(The data)
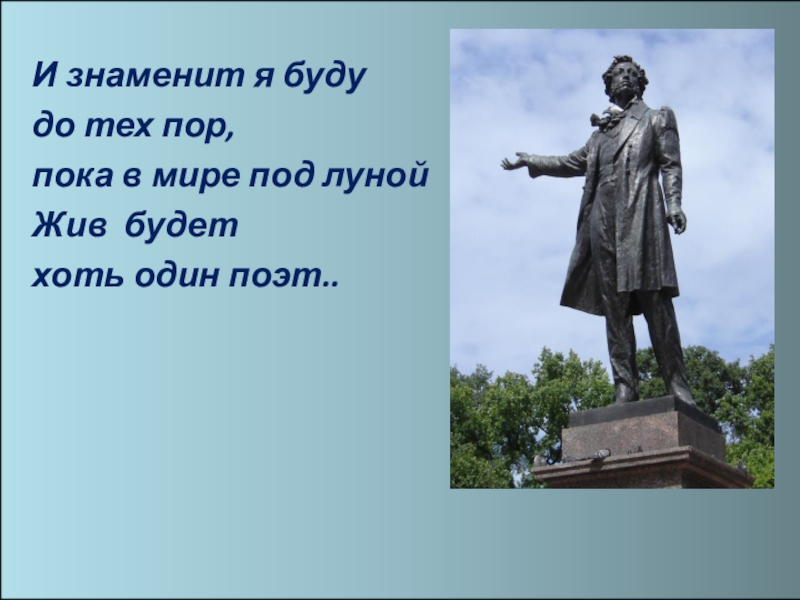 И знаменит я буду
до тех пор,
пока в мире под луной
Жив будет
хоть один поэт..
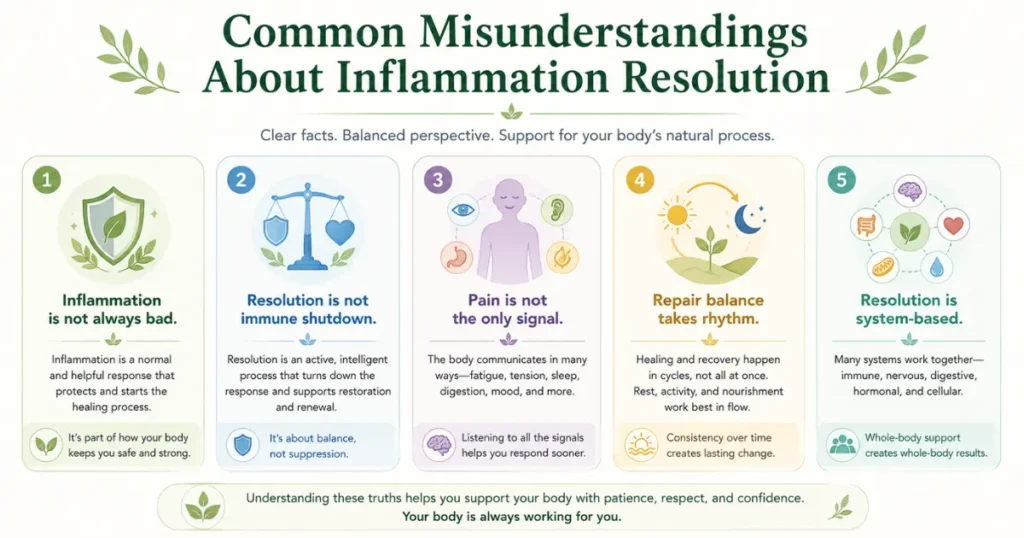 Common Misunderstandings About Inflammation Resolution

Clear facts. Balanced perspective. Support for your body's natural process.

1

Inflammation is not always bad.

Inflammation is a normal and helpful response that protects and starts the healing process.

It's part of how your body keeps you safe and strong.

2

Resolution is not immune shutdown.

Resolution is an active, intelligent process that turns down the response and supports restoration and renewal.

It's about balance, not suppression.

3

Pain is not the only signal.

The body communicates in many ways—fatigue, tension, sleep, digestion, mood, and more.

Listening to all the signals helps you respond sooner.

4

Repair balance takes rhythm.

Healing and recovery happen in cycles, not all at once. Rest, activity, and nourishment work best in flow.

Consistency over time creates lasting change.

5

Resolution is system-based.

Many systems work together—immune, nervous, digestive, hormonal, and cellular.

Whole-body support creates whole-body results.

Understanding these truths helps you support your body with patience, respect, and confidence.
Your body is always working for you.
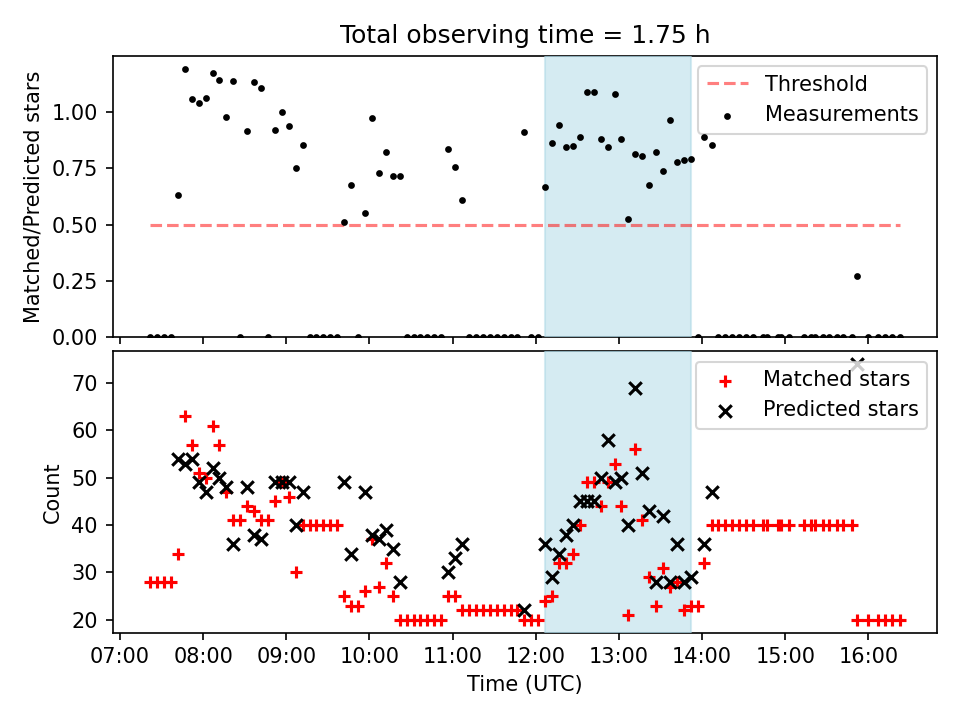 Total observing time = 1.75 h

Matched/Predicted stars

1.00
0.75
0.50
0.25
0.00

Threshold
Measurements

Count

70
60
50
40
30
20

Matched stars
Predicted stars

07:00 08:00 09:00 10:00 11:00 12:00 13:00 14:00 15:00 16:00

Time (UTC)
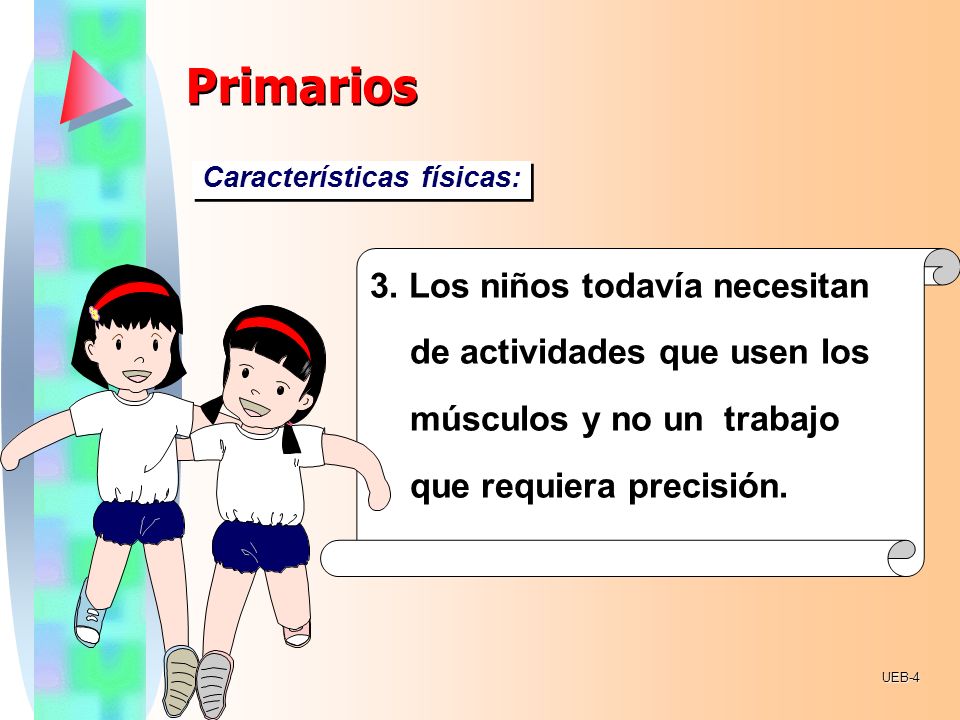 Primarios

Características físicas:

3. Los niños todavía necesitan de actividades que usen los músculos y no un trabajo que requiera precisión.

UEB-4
(End The data)
### Exercise brief
The copy should match each line above exactly and contain no images.

### Answer for this exercise
 И знаменит я буду
до тех пор,
пока в мире под луной
Жив будет
хоть один поэт..
 Common Misunderstandings About Inflammation Resolution

Clear facts. Balanced perspective. Support for your body's natural process.

1

Inflammation is not always bad.

Inflammation is a normal and helpful response that protects and starts the healing process.

It's part of how your body keeps you safe and strong.

2

Resolution is not immune shutdown.

Resolution is an active, intelligent process that turns down the response and supports restoration and renewal.

It's about balance, not suppression.

3

Pain is not the only signal.

The body communicates in many ways—fatigue, tension, sleep, digestion, mood, and more.

Listening to all the signals helps you respond sooner.

4

Repair balance takes rhythm.

Healing and recovery happen in cycles, not all at once. Rest, activity, and nourishment work best in flow.

Consistency over time creates lasting change.

5

Resolution is system-based.

Many systems work together—immune, nervous, digestive, hormonal, and cellular.

Whole-body support creates whole-body results.

Understanding these truths helps you support your body with patience, respect, and confidence.
Your body is always working for you.
 Total observing time = 1.75 h

Matched/Predicted stars

1.00
0.75
0.50
0.25
0.00

Threshold
Measurements

Count

70
60
50
40
30
20

Matched stars
Predicted stars

07:00 08:00 09:00 10:00 11:00 12:00 13:00 14:00 15:00 16:00

Time (UTC)
 Primarios

Características físicas:

3. Los niños todavía necesitan de actividades que usen los músculos y no un trabajo que requiera precisión.

UEB-4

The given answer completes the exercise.